I guess it also depends what we mean by groupings, does that grouping have to be one where the pathology is what causes that group or one where the lack of responsiveness of the pathology does etc. ?

 

The thing is that there are quite rigorous ways of checking if someone has ME/CFS (particularly as they get more severe from manner of questioning and watching the exhaustion, but also from the way the history is taken) vs ones which are less rigorous, even if just a clinician's assessment.

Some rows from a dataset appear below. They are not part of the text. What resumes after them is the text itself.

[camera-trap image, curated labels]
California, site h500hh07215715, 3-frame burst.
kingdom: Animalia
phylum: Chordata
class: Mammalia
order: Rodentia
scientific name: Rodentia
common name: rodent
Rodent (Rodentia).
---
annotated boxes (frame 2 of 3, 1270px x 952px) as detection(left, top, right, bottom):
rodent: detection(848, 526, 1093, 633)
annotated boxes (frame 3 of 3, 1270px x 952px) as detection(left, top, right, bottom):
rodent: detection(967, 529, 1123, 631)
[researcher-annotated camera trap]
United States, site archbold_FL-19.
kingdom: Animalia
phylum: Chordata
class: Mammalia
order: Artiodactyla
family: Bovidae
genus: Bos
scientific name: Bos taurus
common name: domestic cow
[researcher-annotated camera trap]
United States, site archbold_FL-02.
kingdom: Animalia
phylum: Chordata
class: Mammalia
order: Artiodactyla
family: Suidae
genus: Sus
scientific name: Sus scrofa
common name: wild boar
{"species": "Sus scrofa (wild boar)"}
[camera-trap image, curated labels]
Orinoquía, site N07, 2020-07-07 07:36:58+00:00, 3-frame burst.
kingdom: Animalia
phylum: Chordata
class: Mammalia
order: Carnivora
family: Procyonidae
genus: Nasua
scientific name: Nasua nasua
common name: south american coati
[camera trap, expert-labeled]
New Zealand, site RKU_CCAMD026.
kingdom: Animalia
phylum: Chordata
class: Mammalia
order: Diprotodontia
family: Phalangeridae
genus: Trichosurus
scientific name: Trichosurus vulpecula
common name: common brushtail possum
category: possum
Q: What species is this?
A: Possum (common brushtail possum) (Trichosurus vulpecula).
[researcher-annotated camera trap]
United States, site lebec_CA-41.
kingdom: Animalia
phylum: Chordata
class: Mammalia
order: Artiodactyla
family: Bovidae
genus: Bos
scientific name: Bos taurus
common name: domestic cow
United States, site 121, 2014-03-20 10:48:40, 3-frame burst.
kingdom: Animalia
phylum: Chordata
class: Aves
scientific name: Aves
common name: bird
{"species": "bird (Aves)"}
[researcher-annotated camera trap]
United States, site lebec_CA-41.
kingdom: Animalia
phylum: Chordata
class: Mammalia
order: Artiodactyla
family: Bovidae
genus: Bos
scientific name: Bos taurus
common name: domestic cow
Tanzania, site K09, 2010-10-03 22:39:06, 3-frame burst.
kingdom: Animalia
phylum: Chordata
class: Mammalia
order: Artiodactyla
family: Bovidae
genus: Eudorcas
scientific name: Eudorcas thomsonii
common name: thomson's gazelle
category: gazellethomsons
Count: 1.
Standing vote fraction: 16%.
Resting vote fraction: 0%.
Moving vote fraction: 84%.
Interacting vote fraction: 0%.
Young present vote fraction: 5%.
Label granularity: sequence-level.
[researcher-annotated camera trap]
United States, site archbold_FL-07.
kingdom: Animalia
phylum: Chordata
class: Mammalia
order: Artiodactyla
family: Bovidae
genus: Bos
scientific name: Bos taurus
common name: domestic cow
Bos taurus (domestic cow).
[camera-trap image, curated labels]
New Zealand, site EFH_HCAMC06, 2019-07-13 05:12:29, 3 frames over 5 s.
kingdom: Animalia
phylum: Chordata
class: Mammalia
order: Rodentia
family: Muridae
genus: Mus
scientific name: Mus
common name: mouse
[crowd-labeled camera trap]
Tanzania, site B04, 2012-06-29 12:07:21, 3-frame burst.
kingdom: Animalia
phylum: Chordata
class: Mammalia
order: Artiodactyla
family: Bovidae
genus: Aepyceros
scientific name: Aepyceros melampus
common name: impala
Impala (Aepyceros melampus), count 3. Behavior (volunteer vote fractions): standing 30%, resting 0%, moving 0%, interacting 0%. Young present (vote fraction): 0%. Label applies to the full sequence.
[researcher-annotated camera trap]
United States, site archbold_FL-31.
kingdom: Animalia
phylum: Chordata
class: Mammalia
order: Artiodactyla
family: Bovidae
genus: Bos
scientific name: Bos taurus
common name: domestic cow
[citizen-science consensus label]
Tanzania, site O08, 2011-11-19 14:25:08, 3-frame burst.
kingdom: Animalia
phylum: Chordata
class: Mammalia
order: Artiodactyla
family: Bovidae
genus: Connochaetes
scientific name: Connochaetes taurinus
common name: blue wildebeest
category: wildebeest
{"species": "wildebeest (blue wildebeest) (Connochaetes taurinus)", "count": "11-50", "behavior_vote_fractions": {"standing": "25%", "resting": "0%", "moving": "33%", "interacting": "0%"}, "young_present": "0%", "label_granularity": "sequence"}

The added expense has sadly been lumbered onto the ME/CFS research by/where there has been a dumping bucket approach or other concerns from clinics in comparison to other illnesses that might also be diagnosed by a consultant physician using a history and a work-up. And of course the fact those clinics are not a lifetime responsibility, but often a short course and then people's severity changes over the years and so on.

It is tricky to say but of course there is also theoretically always a risk of entryism, if that is the right term for anyone could theoretically join deliberately to mess up the results or whatever other aim, if anything is just online self-declare. But that has to be balanced with access for a group who is so debilitated and probably needs to be studying the most debilitated and inclusion of that has been a real weakness over the years, and there is no infrastructure whatsoever.

And given how dangerous clinics have been for so long, particularly to those more severe, there is almost more likelihood those who did/could attend clinics didn't have ME/CFS or it was less severe than those who couldn't simply based on it being a Krypton Factor challenge in itself to both attend and risk attending (a term I use when they use the 'treatment' itself as a filter as only the least ill could get to the end: The Krypton Factor - Wikipedia)


On top of that there is a complication that if people have gone to clinics or HCPs recently and are in their early stages of ME/CFS quite a lot get told or primed with stories and replacing their own words about their symptoms that are untrue/rewording of their own descriptions to something that is less accurate - but it takes quite a few years to stop using that term eg 'boom and bust' or 'mustn't nap as that's why I can't sleep' and the rest that any phrasing of questions needs to be able to get past.

This is an interesting conundrum by the way but I think we can get there with enough very slow bandying about the issues and catches to something that is better and at least we are aware of the limitations of etc.